Asmodai lachte. „Wollte dich nur testen, Kleiner.“
Max lachte nicht. Er schluckte.
„Weißt du, es passiert selten, dass die Kandidaten mit dem meisten Talent auch auf unser Angebot eingehen“, Asmodai beugte sich vor und sah Max an. Der Atem des Mannes roch nach Alkohol und etwas metallischem. Asmodai grinste und offenbare helle, spitze Zähne. „Es braucht Intelligenz und Willensstärke auf unserer Seite der Medaille.“
Ifrit stieß Asmodai zurück in dessen Stuhl. „Du bist betrunken.“
„Natürlich“, knurrte Asmodai. „Du hast mir mein Spielzeug genommen!“
Ifrit winkte ab. „Wenn Karo überlebt, darfst du sie behalten, bitteschön!“
„Pah, was für ein edelmütiges Angebot“, höhnte Asmodai. „Wo du genau weißt, dass sie sterben werden.“
„Gut, dann eben im nächsten Hotel. Wenn sie den Park überleben“, sagte Ifrit gedehnt, dann wandte sie sich Max zu: „Wenn er irgendwelche Dinge versucht, ruf mich. Sofort. Also … das heißt, wenn du das nicht willst. Ich werde dir keine Abstinenz vorschreiben.“
„Abstinenz?“, fragte Max und warf einen panischen Blick zu Asmodai, der sich lasziv über die Lippen leckte.
„Ja, wir vertreten eine recht offene Politik. Ohne Regeln“, erklärte Ifrit leichthin. „Hast du eigentlich gar keinen Hunger?“
Max sah auf seinen Teller. Er hatte sich bisher nichts von den Speisen genommen. In erster Linie, weil Fischeier noch zu den vegansten Gerichten gehörten. Es gab auch menschliche Finger und die Augen diverser Tierarten.
„Ich weiß nicht …“, murmelte er und pickte mit der Gabel in einen Streifen Fleisch, der von einem Krokodil stammte. Zögerlich probierte er einen Bissen. Das Fleisch war zäh und ledrig, schmeckte jedenfalls nicht wie gewöhnliches Fleisch.
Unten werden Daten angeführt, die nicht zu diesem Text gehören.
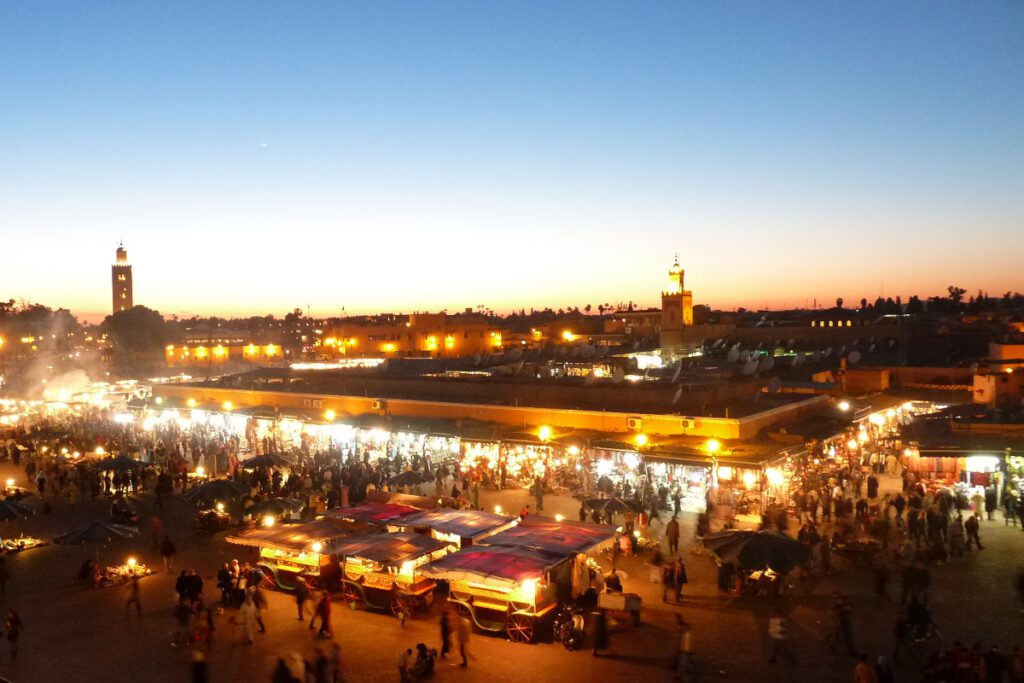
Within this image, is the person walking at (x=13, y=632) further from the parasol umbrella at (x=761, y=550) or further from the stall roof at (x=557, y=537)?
the parasol umbrella at (x=761, y=550)

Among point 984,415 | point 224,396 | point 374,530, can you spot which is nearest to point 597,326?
point 224,396

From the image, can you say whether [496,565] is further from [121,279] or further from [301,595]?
[121,279]

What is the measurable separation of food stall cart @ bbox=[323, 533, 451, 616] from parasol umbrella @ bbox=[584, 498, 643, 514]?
4.03 m

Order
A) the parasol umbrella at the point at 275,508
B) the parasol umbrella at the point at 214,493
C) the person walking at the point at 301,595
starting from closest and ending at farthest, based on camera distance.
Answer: the person walking at the point at 301,595, the parasol umbrella at the point at 275,508, the parasol umbrella at the point at 214,493

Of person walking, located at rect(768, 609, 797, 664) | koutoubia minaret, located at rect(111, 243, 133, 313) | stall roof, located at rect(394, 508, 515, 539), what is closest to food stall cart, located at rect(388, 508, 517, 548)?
stall roof, located at rect(394, 508, 515, 539)

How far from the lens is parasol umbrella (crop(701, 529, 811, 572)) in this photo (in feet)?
37.0

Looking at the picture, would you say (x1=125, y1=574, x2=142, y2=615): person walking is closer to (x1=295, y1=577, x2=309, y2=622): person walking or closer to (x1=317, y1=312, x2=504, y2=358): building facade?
(x1=295, y1=577, x2=309, y2=622): person walking

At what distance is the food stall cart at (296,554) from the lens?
1263cm

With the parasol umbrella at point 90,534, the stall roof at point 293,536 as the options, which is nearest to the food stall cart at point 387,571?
the stall roof at point 293,536

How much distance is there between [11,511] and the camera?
614 inches

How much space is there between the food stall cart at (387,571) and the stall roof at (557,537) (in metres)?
1.20

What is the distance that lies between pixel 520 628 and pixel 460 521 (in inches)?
132

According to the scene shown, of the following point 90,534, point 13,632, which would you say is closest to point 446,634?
point 13,632

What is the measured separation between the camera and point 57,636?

Er schluckte. „Muss man sich dran gewöhnen.“
Die beiden Halbgeschwister hatten ihn beobachtet. Ihre Mienen waren nahezu unergründlich.
„Wir werden deine Fähigkeiten trainieren müssen“, sagte Ifrit schließlich. „Was das Essen angeht: Du wirst dich daran gewöhnen. Du bist kein Mensch mehr, Max. Mit der Zeit werden sich deine Geschmacksnerven verändern.“
Max zog die Mundwinkel leicht nach unten und nahm einen weiteren Bissen Krokodil. „Ist das nicht viel zu teuer?“
Beide schüttelten die Köpfe. „Für uns kostet es nichts. Einer der Vorteile vom Böse-sein“, erklärte Asmodai. Er lehnte sich wieder zurück. „Nun, Max. Als Eingeweihter in unsere Änderungen des Parks – was würdest du wetten?“
„Wetten? Um was?“, fragte Max.
„Darum, wer überlebt, wer nicht“, meine Ifrit grinsend. „Wir fangen mit kleinen Einsätzen an.“
„Es ist Max' erste Runde – wetten wir um die Ehre“, sagte Asmodai, dann erklärte er für Max: „Es gibt keine Einsätze außer der Freude über den Gewinn. Du darfst als erstes ansagen: Wer, glaubst du, überlebt?“
„Ich denke …“, meinte Max langsam. „dass sie den Park alle überleben könnten. Die Wächter haben sie ausgebildet, Amy, Luca und Tobias sind … stärker. Bei Karo bin ich mir nicht sicher.“
Asmodai warf einen wütenden Blick zu Ifrit. „Sie überlebt!“
„Nein“, hielt Ifrit dagegen.
Max zuckte mit den Schultern. „Sie werden verletzt, aber sie überleben.“
„Pah“, machte Ifrit. „Karo stirbt. Und wenigstens dieser Pimpf im Rollstuhl auch!“
„Wette gilt“, sagte Asmodai und streckte die Hand aus.
„Auf keinen Fall! Max, berühr seine Hand nicht!“, rief Ifrit schnell. „Wir wetten nur um die Ehre, hatten wir gesagt.“
Enttäuscht zog Asmodai die Hand zurück.